Image by iStock

日本の気候を支配する謎の大海「インド洋」の知られざる姿

どこからどこまでがインド洋?

太平洋や大西洋に比べ、インド洋は一般に馴染みの薄い海かもしれません。一方、それだけに、インド洋には、アラビアンナイトから連想されるようなエキゾチックな魅力があり、なにかふしぎなことがたくさん隠れているのでは?……と、好奇心をくすぐられる方も多いのではないでしょうか?

まさにそのとおり、インド洋は、知れば知るほど面白い海なのです!

本稿では好評発売中の『インド洋 日本の気候を支配する謎の大海』から、知られざるインド洋の魅力をご紹介します。

どこからどこまでがインド洋?

インド洋と聞くと、みなさんはどんな地理、あるいはどんな海域や風景を、思い浮かべるでしょうか?  図1-1に、インド洋を中心とする世界地図を示しました。どこからどこまでがインド洋なのかについては、国際水路機関(IHO : International Hydrographic Organization)によって、明確に定義されています。国際水路機関とは、海図や水路測量に関わる科学的活動を統括する組織で、モナコに本部があります。

インド洋は、その南側を除いて、ほぼ途切れなく陸地によって囲まれています。その海岸線が、おおむねインド洋の外周と思って間違いありません。

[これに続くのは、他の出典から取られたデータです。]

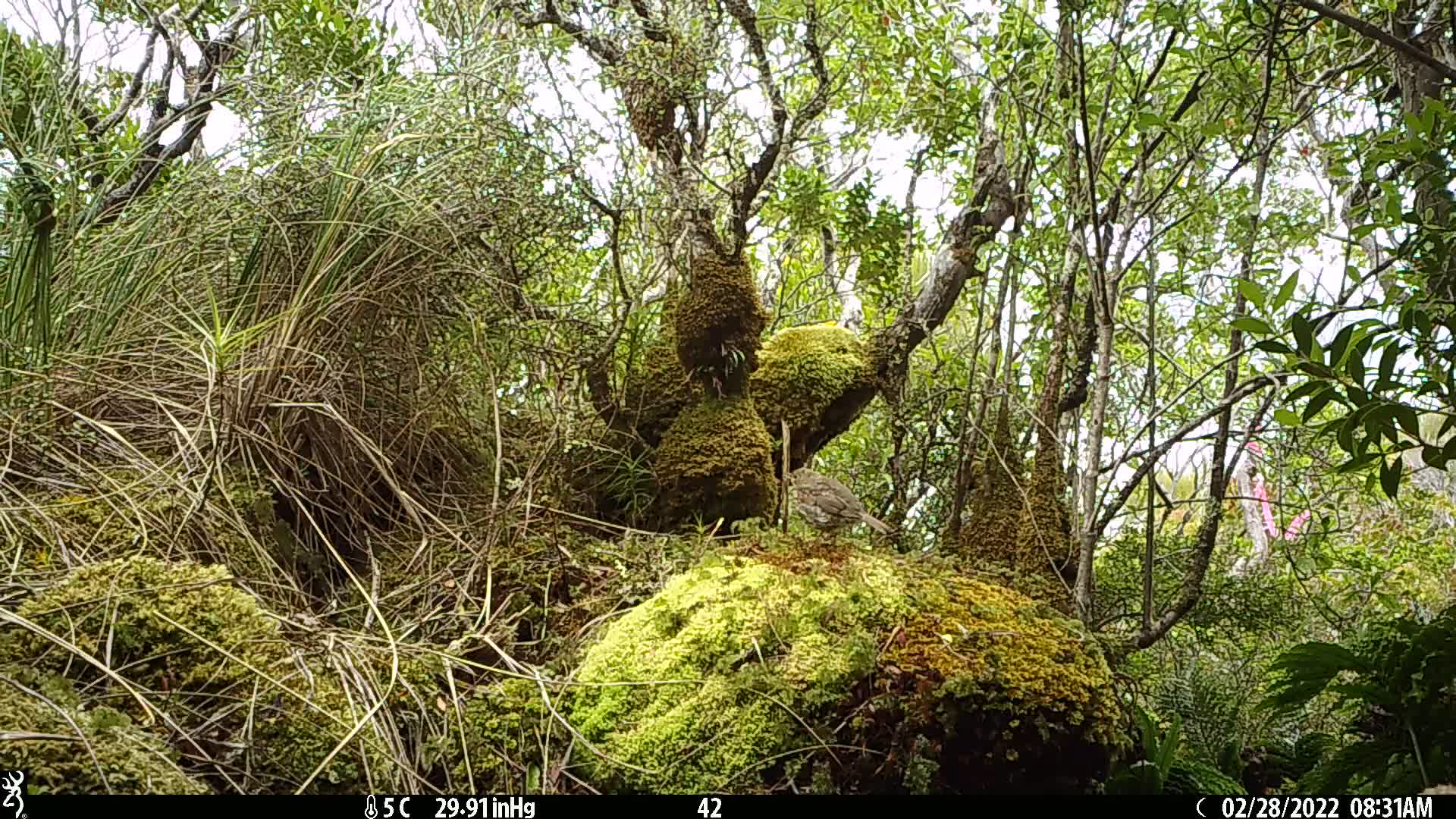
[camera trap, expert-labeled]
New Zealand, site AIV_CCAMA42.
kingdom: Animalia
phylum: Chordata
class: Aves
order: Passeriformes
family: Turdidae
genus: Turdus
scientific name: Turdus philomelos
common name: song thrush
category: thrush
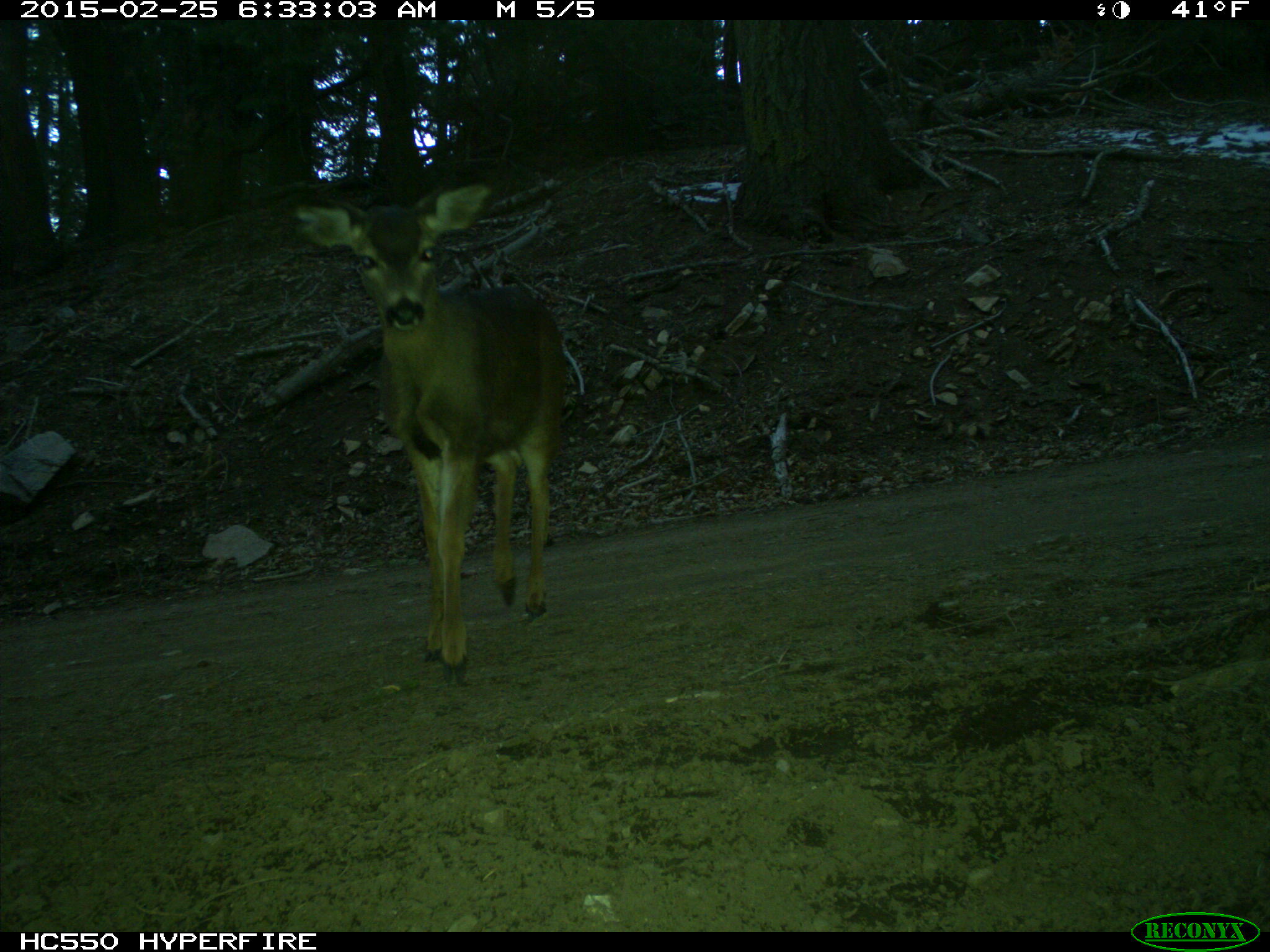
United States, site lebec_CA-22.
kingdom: Animalia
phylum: Chordata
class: Mammalia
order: Artiodactyla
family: Cervidae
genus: Odocoileus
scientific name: Odocoileus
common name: deer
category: unidentified deer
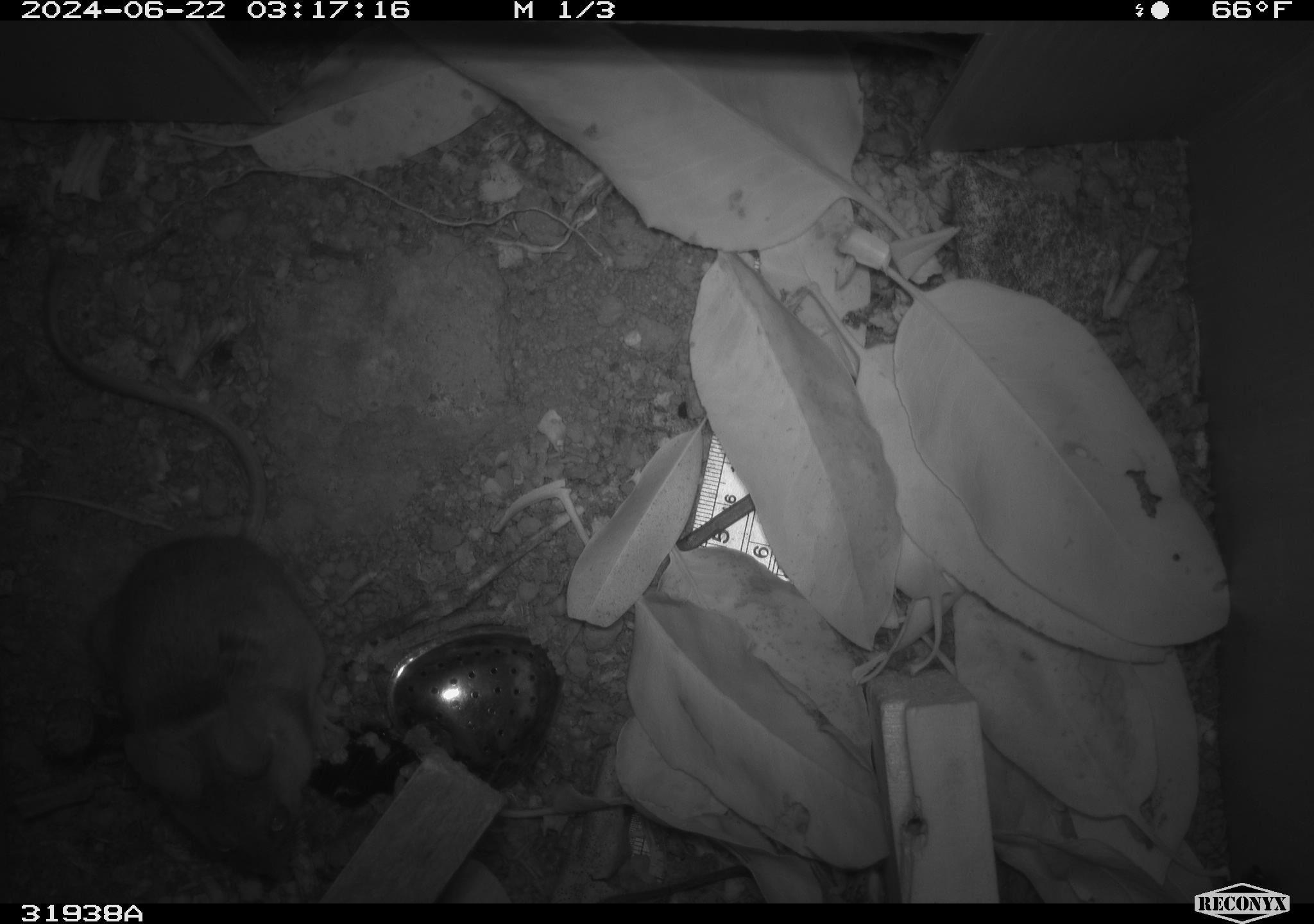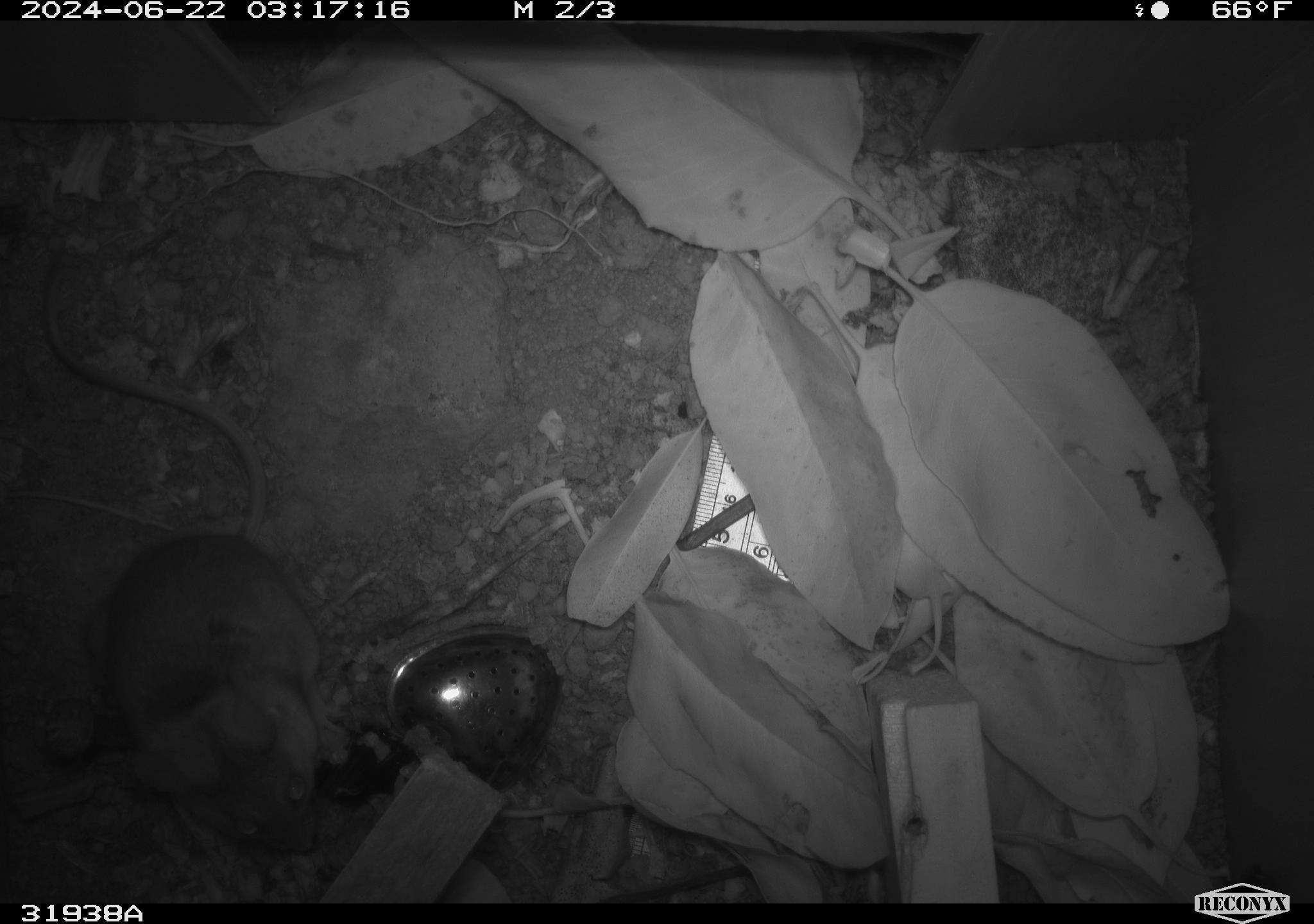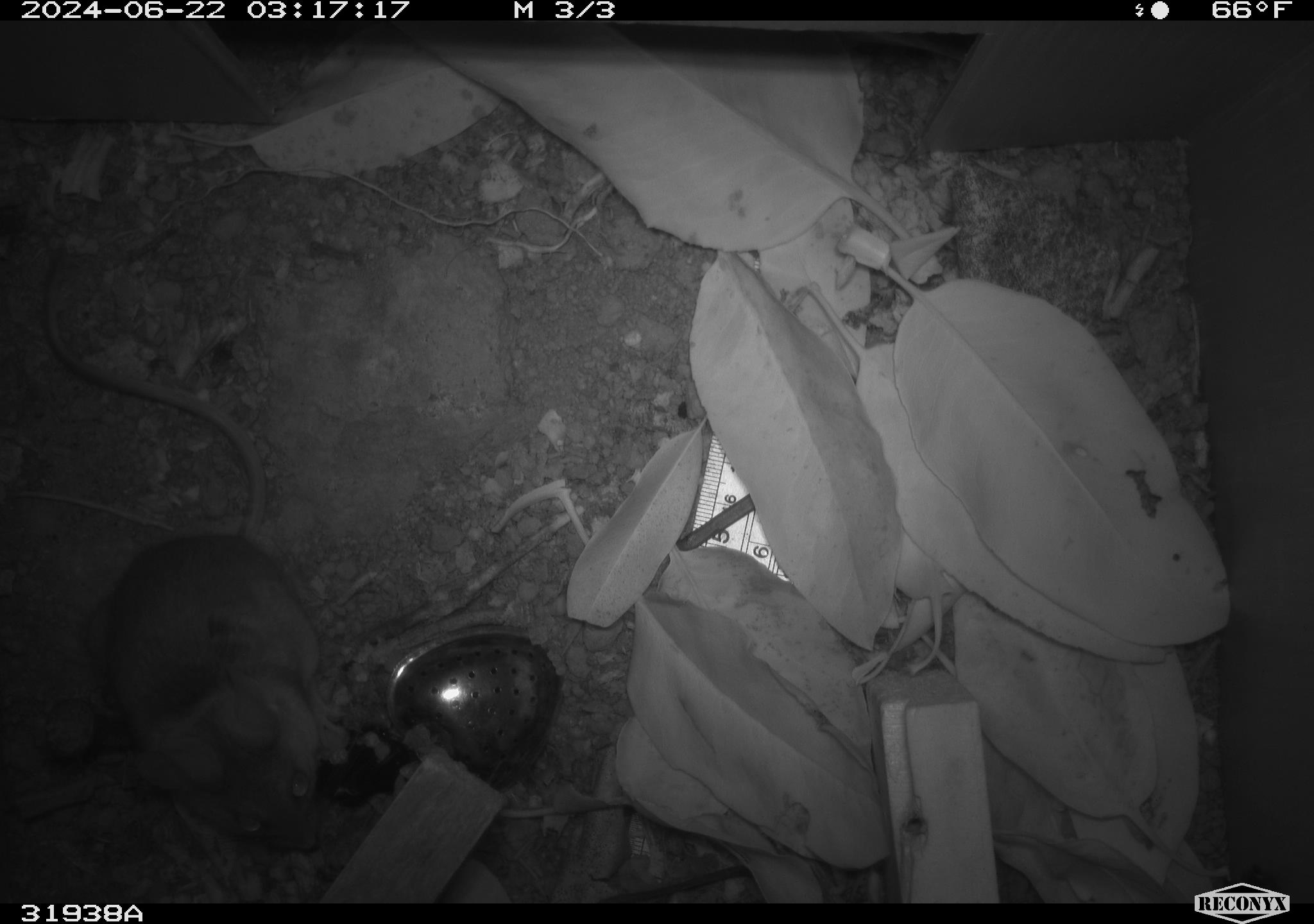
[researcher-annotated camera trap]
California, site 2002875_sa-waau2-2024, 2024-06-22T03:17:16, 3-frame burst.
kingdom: Animalia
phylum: Chordata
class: Mammalia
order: Rodentia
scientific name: Rodentia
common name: rodent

アフリカ大陸の最南端(アガラス岬)から始めて、時計回りに海岸線をたどってみましょう。アフリカの東海岸、アラビア半島、インド、マレー半島北部、インドネシアを経て、オーストラリア大陸の北側→西側→南側へと続きます(インドネシアからオーストラリアにかけては、島づたいに境界線が定められており、タニンバル諸島最南端からニューギニア島南部を経て、オーストラリアのヨーク岬半島北端にいたります)。

アフリカ大陸の南側は、大西洋と海でつながっているので、境界線が必要です。その境界線とは、アガラス岬の位置する東経20度線を、まっすぐ南へ延ばしたラインです(図1-1に点線で示しました)。

また、オーストラリア大陸の南側の海は、太平洋とつながっているので、ここにも境界線があります。オーストラリアのタスマニア島の南西海岸から、東経147度線をまっすぐ南へ延ばしたラインです(図1-1参照)。

インド洋の南側はどうでしょうか。

南緯60度線(図1-1の破線)がインド洋の南限です。その南側に南極海と南極大陸があります。インド洋と聞くと、なんとなく「熱帯の海」のイメージが強いですが、南極大陸にほど近い極寒の海もまた、インド洋の一部をなしています。

インド洋・太平洋・大西洋を合わせて、「三大洋」とよぶことがあります。インド洋の境界がわかったところで、インド洋と他の大洋とを比較してみましょう。

「三大洋」のなかのインド洋

表1-1は、三大洋の面積や体積などをまとめたものです。面積・体積とも、太平洋が圧倒的に大きく、インド洋は、大西洋に次いで3番めの大きさです。一方、平均深度では、インド洋は太平洋に次いで2番めで、けっこう深い海であることがわかります。インド洋の深海底の地形はなんとも複雑で面白いので、次の節で詳しく見ることにしましょう。

インド洋の大きな特徴といえば、三大洋のなかで唯一、北極海とのつながりがないことです。巨大なユーラシア大陸が、北側を完全にふさいでいるからです。

図1-2を見て、地球の緯度ごとに大陸および海(三大洋)がどのくらいの面積を占めているか、比べてみてください。インド洋の関わる緯度帯が、太平洋や大西洋に比べて、圧倒的に南半球に偏っていることがわかります。

インド洋の北方に巨大なユーラシア大陸が存在することが、インド洋に特有のモンスーン(季節風)現象とつながっています。